* _Tarea 1_: Enumera cada línea de las filas en la que aparezca la palabra "nearest". Ten en cuenta las mayúsculas y minúsculas.

* _Fragmento del documento_:
►
Es impresionante que casi veinte años después, esta película guarde aún toda su grandeza. Aparte de la famosa partitura para piano de Michel Nyman, repetida hasta la extenuación, la historia parece salida de uno de esos conjuros mágicos que hace que todo se desenvuelva en estado de gracia: cuatro actores a los que siempre identificaremos con esos personajes, una fotografía de Stuart Dryburgh que nos humedece los huesos, y un guion más allá de las palabras. Gestos que superan cualquier tipo de lenguaje y que componen las mejores escenas de película: la excitación de Adda cuando toca en la playa mientras Baines la observa y la niña baila, Adda dejándose caer en el barro tras su mutilación, Adda atravesando con la mirada el cerebro de su frustrado marido para hacerle comprender su dolor, o Adda inmersa en el océano, junto con su piano, dejando que su voluntad decida.
En ningún momento, sentimos la falta de las palabras de Adda, porque es su sobrecogedora mirada, y las cortísimas frases de Baines, su sufrimiento y amor, los que al final hacen que la pasión surja entre dos personas antagónicas pero igualmente heridas. Entre las teclas de ese piano, el que decíamos verdadero protagonista, queda envuelto un secreto que machaca a sus protagonistas hasta llevarles al límite.
Qué sorpresa y qué suerte fue poder comprender la asombrosa catarsis de psicología que encierra esta película. En ningún momento oímos explicar a la pianista por qué no habla, por qué acepta un matrimonio que no le gusta, por qué es capaz de tocar el piano de esa manera, por qué decide entregarse a un hombre que al principio desprecia, pero lo entendimos todo a la perfección. Los minúsculos y encendidos ojos de Holly Hunter interpretaron en esta película una de las pasiones más bellas de la historia del cine. Y con ellos nos arrastró a sumergirnos con ella hasta lo más profundo de su mente, en un sueño imaginario, donde el silencio será siempre eterno y nuestro.
La escena donde comenzamos a conocer a Adda, en la que recogen todo su equipaje de la playa, menos su piano. Lo mira desde arriba, abandonado, como ella misma:
LA PERSUASIÓN DE UNA BANDA SONORA
El Piano es una de esas películas que te envuelven en tal atmósfera de belleza formal que, en muchos casos, no dejan ver que estás ante una historia casi anecdótica y, por momentos, estrafalaria. Imaginemos que le quitamos todo aquello que la sitúa en el Olimpo de las películas inolvidables. Para empezar, ignoremos los paisajes extraordinarios de Nueva Zelanda, las tempestades y el mar embravecido, estampas icónicas del Romanticismo, y quitémosle ese aire de falso fatalismo que envuelve a los personajes. Fuera esas frases poéticas que adornan un desenlace final artificioso, con susto hilarante incorporado. Pero sobre todo, eliminemos de la película la preciosa y singular banda sonora, firmada por Michael Nyman, (compositor de cabecera del genio inclasificable Peter Greenaway). Es decir, dejemos sin alma a un filme donde el tiempo se hace música para evitar el miedo al vacío. Después de haberla desnudado, ¿qué nos queda? Una producción protagonizada por un cuarteto de buenos actores que, en muchos casos, dejan ver que no terminan de creerse la pasión accidental en la que se ven enredados.
◄
* _Filas mostradas_:
►
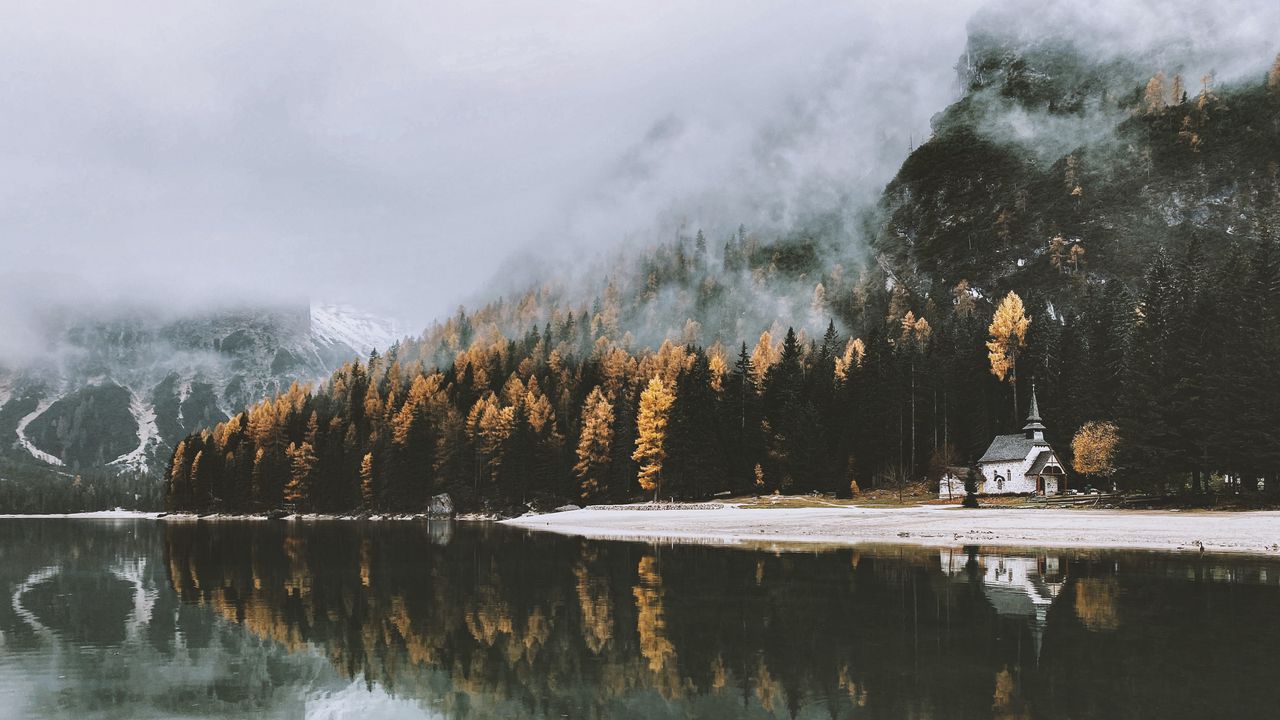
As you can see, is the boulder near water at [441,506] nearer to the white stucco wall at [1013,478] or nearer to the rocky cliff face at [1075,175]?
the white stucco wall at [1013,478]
◄
►
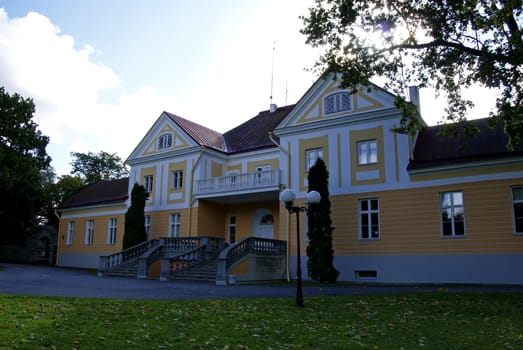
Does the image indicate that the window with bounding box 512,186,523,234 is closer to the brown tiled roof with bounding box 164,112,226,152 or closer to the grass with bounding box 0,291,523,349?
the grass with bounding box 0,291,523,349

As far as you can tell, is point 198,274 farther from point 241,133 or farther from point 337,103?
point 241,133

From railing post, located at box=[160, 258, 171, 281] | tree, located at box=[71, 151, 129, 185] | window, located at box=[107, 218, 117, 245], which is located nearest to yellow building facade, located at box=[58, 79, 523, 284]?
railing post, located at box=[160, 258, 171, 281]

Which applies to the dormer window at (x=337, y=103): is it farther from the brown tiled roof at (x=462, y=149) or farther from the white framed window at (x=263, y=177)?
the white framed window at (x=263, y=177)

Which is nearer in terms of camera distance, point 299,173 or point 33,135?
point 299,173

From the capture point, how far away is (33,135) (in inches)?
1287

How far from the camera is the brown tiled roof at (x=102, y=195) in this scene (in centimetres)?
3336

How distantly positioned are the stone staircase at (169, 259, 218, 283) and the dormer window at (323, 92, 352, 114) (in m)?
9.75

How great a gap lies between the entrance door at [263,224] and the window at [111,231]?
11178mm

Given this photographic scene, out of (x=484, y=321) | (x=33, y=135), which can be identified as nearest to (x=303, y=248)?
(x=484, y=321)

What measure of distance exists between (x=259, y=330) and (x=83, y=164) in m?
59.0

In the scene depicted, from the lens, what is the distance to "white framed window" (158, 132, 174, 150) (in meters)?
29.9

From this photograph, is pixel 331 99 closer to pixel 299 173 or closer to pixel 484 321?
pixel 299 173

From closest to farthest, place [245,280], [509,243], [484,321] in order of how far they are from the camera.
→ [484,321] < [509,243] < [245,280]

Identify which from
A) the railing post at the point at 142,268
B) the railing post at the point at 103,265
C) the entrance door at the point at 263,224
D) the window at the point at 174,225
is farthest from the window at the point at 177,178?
◄
* _Tarea 2_: Traduce al inglés esta oración del fragmento del documento: "Los minúsculos y encendidos ojos de Holly Hunter interpretaron en esta película una de las pasiones más bellas de la historia del cine."

* _Respuesta esperada 1_:
From railing post, located at box=[160, 258, 171, 281] | tree, located at box=[71, 151, 129, 185] | window, located at box=[107, 218, 117, 245], which is located nearest to yellow building facade, located at box=[58, 79, 523, 284]?
Given this photographic scene, out of (x=484, y=321) | (x=33, y=135), which can be identified as nearest to (x=303, y=248)?

* _Respuesta esperada 2_: In this film, Holly Hunter's tiny, blazing eyes portrayed one of the most beautiful passions in the history of cinema.